The day I signed up to the Marxist Student Federation had a purely accidental character. What if I had chosen a university in another city? What if I had decided not to go to university at all? What would my politics be if I had never moved away from my home in Poland to a small town in South Wales?

The period when I lived in Poland for the first twelve years of my life was key to developing my view of the world. We lived in one of the major industrial cities in the north, a city once known for its great shipyard and architecture, now scourged by mass unemployment and in turn, depression and disillusionment. Poverty was on the order of the day for myself and most of my friends, but we didn’t know anything else so we just made the best of it. We didn’t think about the irony as we were walking through a street called Ulica Robotnicza (Workers’ Street), and there were so many people without work or even without a roof over their heads.

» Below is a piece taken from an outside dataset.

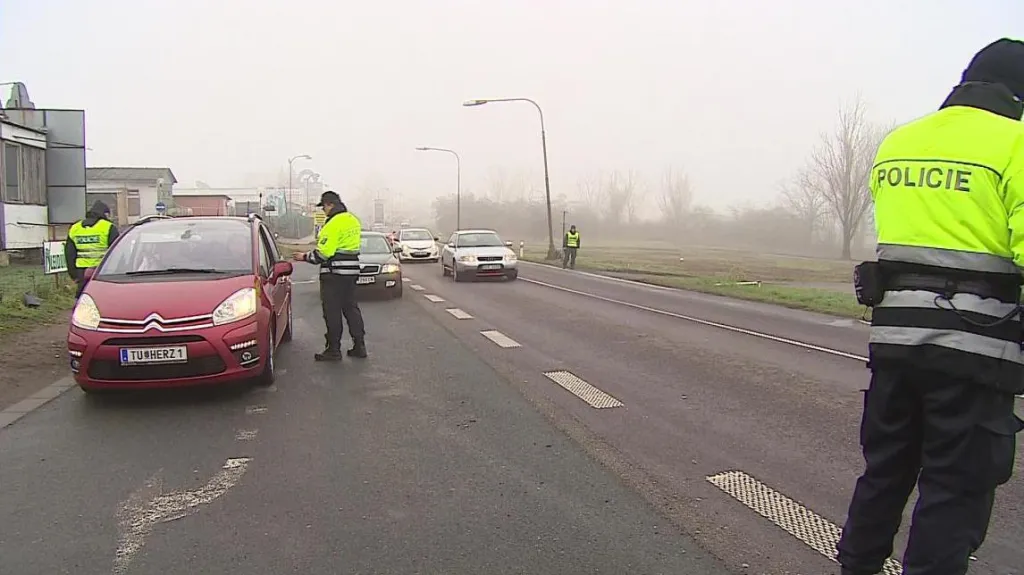 Policejní kontroly přetrvávají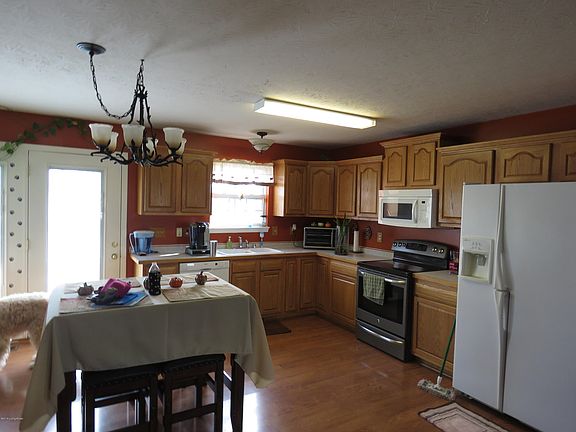 3rd image of 22 Watkins Glen Way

One thing I remember clearly was the tired look on my mother’s face when she came back from a twelve-hour shift in the factory, asking if we could assemble a few boxes of screws for her next shift at 6am next morning. She was too exhausted to complete this “homework”, so myself and my little brother, aged 10 and 8, used to do it for her, for about an hour and a half in the evenings. I only saw my Dad about once a month whenever he returned for the weekend from Germany where he was a construction labourer, an illegal one until 2004. He didn’t tell us at the time, but he wrote memoirs about how he lived with 12 other workers in one tiny basement room. He made some incredible sacrifices to put food on our table. What I didn’t know at the time was just how common this situation was throughout Poland and further afield.

Moving to the UK was a major shock. I was 12 then, and I spoke the most English of us all, so I helped my mother fill out mountains of paperwork and make countless phone calls to navigate the faceless bureaucracy of the Home Office. Settling into school was even harder. It took many fights before some people stopped making racist comments and insults.

Eventually after school, at the age of 14, I asked my mother why we were so poor. She responded by asking me what I thought the reason was. I regurgitated what I had learned at school in Poland: that it was because Polish people had only been free of totalitarianism and communism for around 20 years and so hadn’t had a chance to get rich yet.

My mother and step-dad were bewildered by this. They told me about what life used to be like: full employment, subsidised holidays, school clubs. They told me what their early life was like. They said it wasn’t perfect, and that the government was privileged and corrupt, but Poland didn’t used to be as poor as it is now. In other words, if the old regime was still there, we wouldn’t have had to leave Poland. As working class people, our basics needs would have been met, with some room for personal development.

I was amazed. My whole worldview changed in less than a few hours, and I understood communism to be a society in which there are no rich people, but there are no poor people either. Of course that’s a bit of a simplification, but even in this basic form, the idea was very appealing to me. I used the internet and various online forums to find out more about communism. I had never been this excited about anything. At the first opportunity I ordered the Communist Manifesto online.

I also started reading articles about capitalism. I saw the news about poverty in all these different countries, about wars in Iraq, Afghanistan and Libya. I read about kids my age who are living in hell. I became convinced that no future generation should go through a fraction of what myself and hundreds of millions of other children are going through. And I learned that it is the task of the communists to put an end to these horrors. So I became a communist.

I started attending protests, attempting to unionise my workplaces, and most importantly joining and trying out various different socialist groups. My desire to change the world prevailed for many years. But none of the activities or groups I participated in ever really felt like it brought about any fundamental change. I started to become a bit disillusioned with the various types of “revolutionaries” I had come across.

I went to my local Marxist Society at the age of 19, and the level of political discussion and the clarity with which revolutionary theory was explained was the factor which rejuvenated my spirit, right from the very first meeting I attended. I rediscovered Marxist theory and discovered Trotsky’s writings which helped me understand everything in much more depth. I remember reading an article by the British Marxist, Ted Grant, about the Polish trade unions in 1980, and I had to put the pamphlet down for a second just to take stock of how spot on Grant’s analysis was.

It didn’t take long for me to be convinced that, of all the groups on the left that I had come across, the International Marxist Tendency (www.marxist.com) had the most detailed and profound understanding of Marxist theory, history and current events.

I Joined the International Marxist Tendency in January 2017 and, even though I’m still learning, we’re building our numbers and influence in South Wales. I’m able to say more confidently than ever: there has never been a greater cause on earth than the struggle for socialist revolution.